Changes to the Rehabilitation Loan Program. Minnesota Housing’s Rehabilitation Loan Program (RLP) assists low income homeowners in financing basic home improvements that directly affect the safety, habitability, energy efficiency, or accessibility of their homes. The legislature approved an expansion of the program to allow the loans to be used toward the replacement of a manufactured home. The loan amount maximum was also raised from $27,000 to $37,500 per loan.
Opportunity to Purchase. This year, a group of homeowners from manufactured home communities across the state led a campaign to pass a law that would provide manufactured homeowners with an opportunity to purchase their community any time the property was going up for sale. Six other states across the country have opportunity to purchase laws, including in Colorado, which passed the law in 2020.
The bill language was included in the House of Representatives omnibus bill, but did not receive a hearing in the Senate so was not included in the final housing omnibus bill. The campaign’s leadership plans to bring the bill forward again in 2022. Learn more about the opportunity to purchase bill by visiting the campaign’s website: mn4otp.org.
Funding Allocations. The housing bill includes $10 million in new, one-time funding and $100 million in Housing Infrastructure Bonds (HIBs).
Of the $10 million in one-time funding that was allocated, the Manufactured Home Park Infrastructure Program (MHCRP) received $1,750,000 in addition to the program’s existing base appropriation of $1,000,000. The total amount available through the MHCRP in 2022 will be $2,750,000. Eligible uses of the MHCRP include manufactured home community acquisitions and community improvement projects. Funds are available once a year, typically in mid-August, through a competitive application process.

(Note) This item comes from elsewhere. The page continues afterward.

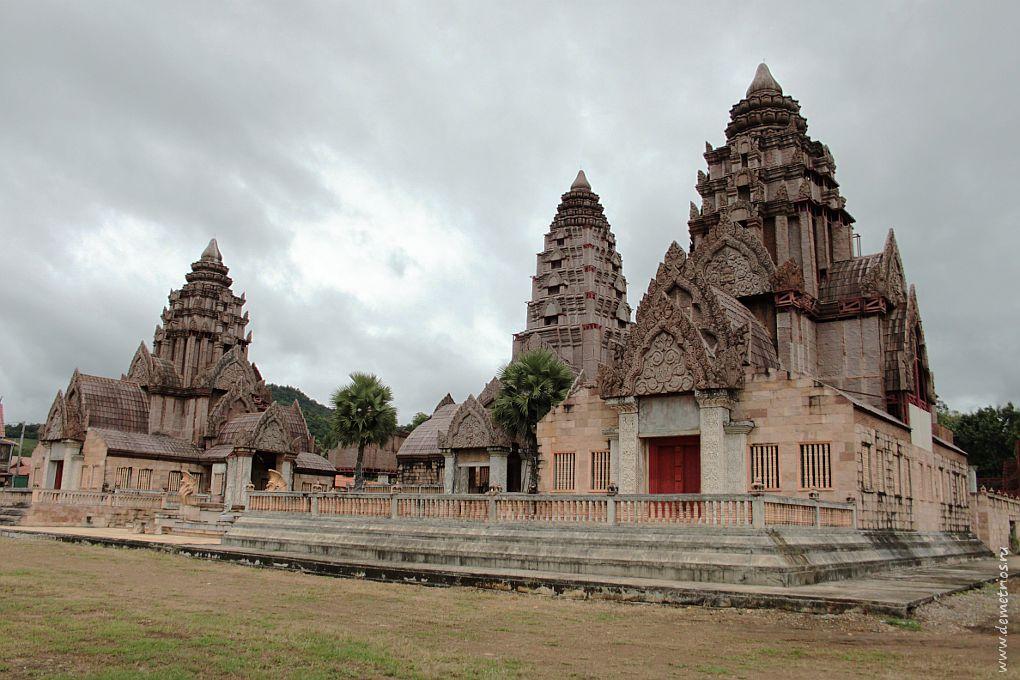 Чианг-Рай. Храм возле гейзера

The Workforce and Affordable Homeownership Development (WAHD) Program received $3,250,000 above the program’s existing base appropriation of $250,000 per year. The total amount available through the Workforce Homeownership Program in 2022 will be $3,500,000. WAHD provides one-time grants for residential housing development and rehabilitation, land development, and infrastructure development and repair for manufactured home communities. Funds are available once a year, in mid-July, through a competitive application process.
Perhaps the most notable outcome of the 2021 session for manufactured housing was the inclusion of a $15,000,000 set-aside of Housing Infrastructure Bonds to be used for manufactured home community acquisitions and infrastructure improvements. The total HIB authorization approved by the Legislature was $100,000,000.
Housing Infrastructure Bonds (HIBs) are limited obligation tax-exempt bonds issued by Minnesota Housing and authorized by appropriations from the General Fund of the Minnesota Legislature. The proceeds of HIBs may be used to fund loans that finance specific housing development purposes.
In 2018, the eligible uses of HIBs was expanded to include manufactured home community infrastructure improvements and expanded again in 2019 to allow HIBs to be used for acquisition of manufactured home communities.